What the trial was testing
The BEYOND enrolled 145 patients with thalassemia. The study was sponsored by Celgene and tracked outcomes across the full group of patients who matched the trial's eligibility profile.
It was initial testing (phase 2). Trials at this stage are designed to produce evidence regulators and physicians can act on — not just observations to follow up later.
What the results showed
77% of patients on luspatercept saw their hemoglobin rise by at least 1 g/dL over 12 weeks.
The Lancet. Haematology · 2022 · NCT03342404
These findings — that had meaningful increases in hemoglobin levels compared to none on placebo — were published in the The Lancet. Haematology and represent the headline result of the study.
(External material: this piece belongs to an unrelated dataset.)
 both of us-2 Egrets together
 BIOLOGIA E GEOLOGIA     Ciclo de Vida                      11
Researchers tracked outcomes across 145 patients enrolled in the trial. The result was consistent enough across the group that the team felt confident reporting it.
What this means for patients
For patients with thalassemia, this result changes the calculus on what to ask their care team about. Whether it changes day-to-day care depends on factors like disease subtype, prior treatments, and where the patient is in their care journey.
What you can do now
Luspatercept is now FDA-approved for certain types of beta-thalassemia. If you have non-transfusion-dependent beta-thalassemia with low hemoglobin, talk to your hematologist about whether luspatercept might help reduce your symptoms and improve your blood counts.
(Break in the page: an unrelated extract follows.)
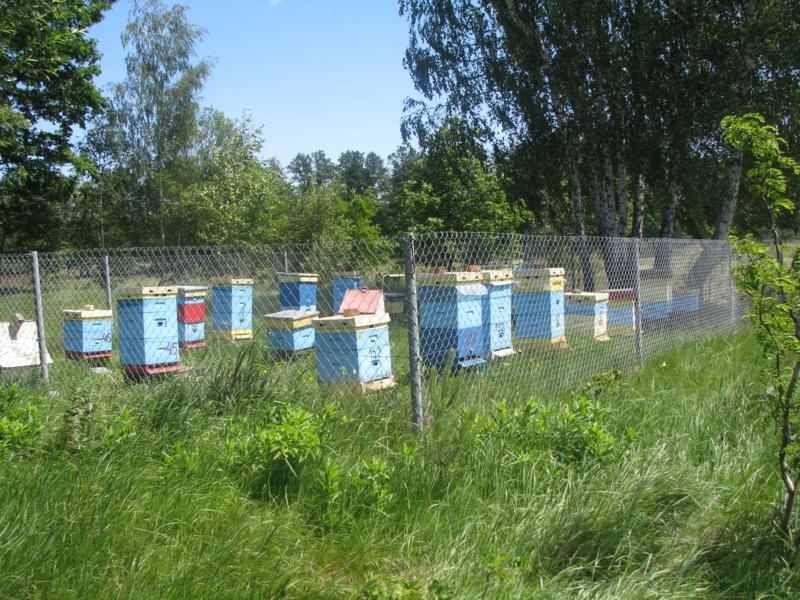pszczelarstwo-kielce-12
Eligibility for the treatments mentioned above depends on specific test results and clinical history. Bring this summary, the trial name, and your most recent labs or pathology report to your next visit.
Open thalassemia trials
Safety and Efficacy of Gene Modified Autologous Hematopoietic Stem Cells to Treat Transfusion-dependent Beta-thalassemia
This study will be intented to evaluate the safety, tolerability, and engraftment efficacy after myeloablative preconditioning and transplantation of autologous CD34+ hematopoietic stem cells transduced with a lentiviral vector encoding the human βA-T87Q-globin gene in patients with transfusion-dependent (TDT) β-thalassemia.
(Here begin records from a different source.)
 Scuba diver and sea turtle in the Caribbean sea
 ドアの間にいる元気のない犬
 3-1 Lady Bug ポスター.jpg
Growth Evaluation, Health Promotion, and Clinical Management in Children and Adolescents With Thalassemia
There are nearly 300,000 patients with severe or intermediate thalassemia in China. Growth retardation is the most significant health issue for children and adolescents with transfusion-dependent thalassemia (TDT), placing a substantial economic burden on their families and a serious social strain on the labor force. Investigating the growth and development of these children and adolescents, and establishing targeted intervention plans, holds significant social value for public health practice. 1. To screen and identify pediatric patients with growth problems by conducting growth and development assessments in high-incidence areas of China, including physical development, endocrine function, nutritional status, brain function and lifestyle behaviors. 2. Implement the MENBS clinical interventions for pediatric patients with growth problems, concentrating on the following areas: * Monitor: Continuously monitor health-related indicators through regular follow-up. * Education: Provide health education to improve the cognition of patients and their families. * Nutrition: Assess patients' nutritional risks and develop personalized diet plans. * Behavior: Recommend appropriate exercise plans to promote physical development. * Support: Conduct home visits, offer free clinics and establish a support network. 3. Repeat growth assessment for pediatric patients with growth problems after 1-year clinical interventions. 4. Evaluate the effectiveness of MENBS interventions by comparing changes in growth and development indicators.